По сигналу колокола темный лагерь зашевелился. Неожиданно из душа потекла горячая вода, но блаженство длилось не больше пяти минут: опять ворвались четверо (возможно, те же самые брадобреи) и, пустив в ход угрозы и кулаки, погнали нас, распаренных и мокрых, в соседнее помещение, где было адски холодно. Там уже другие с грубыми окриками швырнули каждому по узлу какого-то тряпья, влепили в руки по паре башмаков на деревянной подошве и, не дав нам опомниться, вытолкали голыми и босыми, с вещами под мышкой, прямо на колкий, начинающий уже синеть предутренний снег, заставив бежать в другой барак, который находился примерно в сотне метров. Только там нам разрешили наконец одеться.
Одевшись, мы стояли не шевелясь, отводя взгляды друг от друга. И хотя там не было зеркал, каждый мог увидеть свое отражение в ста мертвенно-бледных лицах, в ста оборванных, уродливых, похожих на чучела фигурах. Вот и мы превратились в таких же призраков, каких видели накануне вечером.
И тогда мы впервые задумались над тем, что в нашем языке нет слов, которыми можно назвать подобное оскорбление, подобное унижение человека. Нам вдруг почти с провидческой остротой открылась правда, мы поняли, что канули на дно. Ниже просто уже некуда опускаться, более жалких условий для жизни человека не существует, их даже нельзя себе вообразить. Ничего своего у нас больше не осталось: они лишили нас собственной одежды, обуви, даже волос. Если мы заговорим, нас не услышат, а если и услышат, то не поймут. Скоро у нас и имена отнимут, и мы должны будем собрать все силы, чтобы их не забыть и сохранить частичку самих себя, себя прежних, составлявших когда-то с нашими именами одно целое.
Мы знаем, подобное трудно понять, да это и хорошо. Но если бы вы только могли себе представить, как бесценны, как важны для каждого человека повседневные мелочи, незначительные на первый взгляд, но такие привычные вещи, которыми дано обладать даже последнему нищему: носовой платок, старое письмо, фотография кого-то из близких.
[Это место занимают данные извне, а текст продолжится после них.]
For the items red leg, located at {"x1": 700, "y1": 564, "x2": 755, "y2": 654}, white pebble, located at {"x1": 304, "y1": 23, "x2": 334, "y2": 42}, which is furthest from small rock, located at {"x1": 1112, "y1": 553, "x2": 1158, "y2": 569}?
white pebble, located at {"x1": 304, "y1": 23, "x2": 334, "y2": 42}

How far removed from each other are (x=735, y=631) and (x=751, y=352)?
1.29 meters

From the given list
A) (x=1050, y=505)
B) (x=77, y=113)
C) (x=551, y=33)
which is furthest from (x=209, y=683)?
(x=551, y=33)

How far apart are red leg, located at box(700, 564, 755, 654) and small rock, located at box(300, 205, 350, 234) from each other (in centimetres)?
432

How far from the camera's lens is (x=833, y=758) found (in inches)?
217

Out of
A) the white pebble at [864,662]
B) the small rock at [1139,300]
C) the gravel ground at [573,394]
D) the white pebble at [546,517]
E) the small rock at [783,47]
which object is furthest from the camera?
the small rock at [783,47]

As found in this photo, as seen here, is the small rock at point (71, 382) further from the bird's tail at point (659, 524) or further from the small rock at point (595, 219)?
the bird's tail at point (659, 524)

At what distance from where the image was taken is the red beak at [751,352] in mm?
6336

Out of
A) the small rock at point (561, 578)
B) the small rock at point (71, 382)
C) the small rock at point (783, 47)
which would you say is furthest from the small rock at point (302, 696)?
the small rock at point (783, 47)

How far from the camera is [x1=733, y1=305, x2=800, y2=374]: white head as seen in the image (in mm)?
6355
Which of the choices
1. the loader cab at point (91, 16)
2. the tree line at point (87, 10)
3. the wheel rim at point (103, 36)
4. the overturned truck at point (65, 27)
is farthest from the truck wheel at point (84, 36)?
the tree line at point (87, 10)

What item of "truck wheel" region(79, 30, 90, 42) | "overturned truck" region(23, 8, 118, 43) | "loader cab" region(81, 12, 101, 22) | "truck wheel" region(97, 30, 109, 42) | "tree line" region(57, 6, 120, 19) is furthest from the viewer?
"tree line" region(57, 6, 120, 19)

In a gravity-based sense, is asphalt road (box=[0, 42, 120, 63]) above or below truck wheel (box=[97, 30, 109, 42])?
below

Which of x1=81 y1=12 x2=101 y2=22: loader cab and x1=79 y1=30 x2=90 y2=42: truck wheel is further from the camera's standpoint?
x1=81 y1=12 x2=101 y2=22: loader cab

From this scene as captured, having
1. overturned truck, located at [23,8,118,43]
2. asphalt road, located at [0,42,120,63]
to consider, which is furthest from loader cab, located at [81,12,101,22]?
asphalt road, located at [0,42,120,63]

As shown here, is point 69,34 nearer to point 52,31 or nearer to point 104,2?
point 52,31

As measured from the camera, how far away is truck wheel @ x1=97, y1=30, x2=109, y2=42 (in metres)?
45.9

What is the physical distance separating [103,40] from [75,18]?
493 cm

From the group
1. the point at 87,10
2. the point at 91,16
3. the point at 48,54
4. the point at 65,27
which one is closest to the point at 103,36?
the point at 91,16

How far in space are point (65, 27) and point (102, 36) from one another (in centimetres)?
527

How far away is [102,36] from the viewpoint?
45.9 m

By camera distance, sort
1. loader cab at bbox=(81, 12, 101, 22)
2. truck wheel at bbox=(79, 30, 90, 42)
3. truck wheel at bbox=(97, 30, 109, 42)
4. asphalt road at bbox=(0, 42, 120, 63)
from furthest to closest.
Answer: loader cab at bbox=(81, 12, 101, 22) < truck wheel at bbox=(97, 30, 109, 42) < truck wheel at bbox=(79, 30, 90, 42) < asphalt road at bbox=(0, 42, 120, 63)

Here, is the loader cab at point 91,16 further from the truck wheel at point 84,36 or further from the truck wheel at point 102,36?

Эти вещи неотделимы от нас, точно наша собственная плоть, и мы не задумываемся над тем, что значит их лишиться, – ведь в обычной жизни они легко могут быть заменены другими вещами, которые, как и прежние, хранят и будят наши воспоминания.
А теперь представьте себе человека, у которого отняли не только близких, но и дом, привычную жизнь, одежду, все, буквально все, что у него было. Такой опустошенный человек, доведенный страданиями и лишениями до отчаяния, теряет рассудок и собственное достоинство, ибо очень просто потерявшему все потерять и самого себя. А тогда уже можно с легким сердцем решать: жить или умереть такому существу, решать вопреки всяким мыслимым человеческим меркам, исходя в лучшем случае из чисто утилитарных соображений. Поняв это, легче понять двойственный смысл термина «лагерь уничтожения» и то, что мы хотели сказать словами «кануть на дно».
Я узнал, что я – Häftling,[6] хефтлинг, мое имя 174517. Теперь мы крещеные и до конца своих дней будем носить на левой руке знак крещения – вытатуированное клеймо.
Процедура оказалась хоть и немного болезненной, зато чрезвычайно быстрой: нас выстроили друг за другом в алфавитном порядке и мы по очереди подходили к татуировщику, ловко орудовавшему чем-то вроде шила с коротеньким острием. Все это выглядело, как самое настоящее посвящение: в самом деле, ведь только обладатель номера получал право на суп и хлеб. Потребовалось немало дней, а также увесистых оплеух и тумаков, пока мы не натренировались «предъявлять номер» без задержки, не создавая помех при ежедневной раздаче пищи; а уж на то, чтобы научиться различать свой номер на слух по-немецки, ушли недели, если не месяцы. И даже теперь, когда я, войдя в привычное русло свободной жизни, хочу узнать время и смотрю на ручные часы, взгляд прежде всего упирается в синеющие под кожей цифры моего номера, моего второго имени.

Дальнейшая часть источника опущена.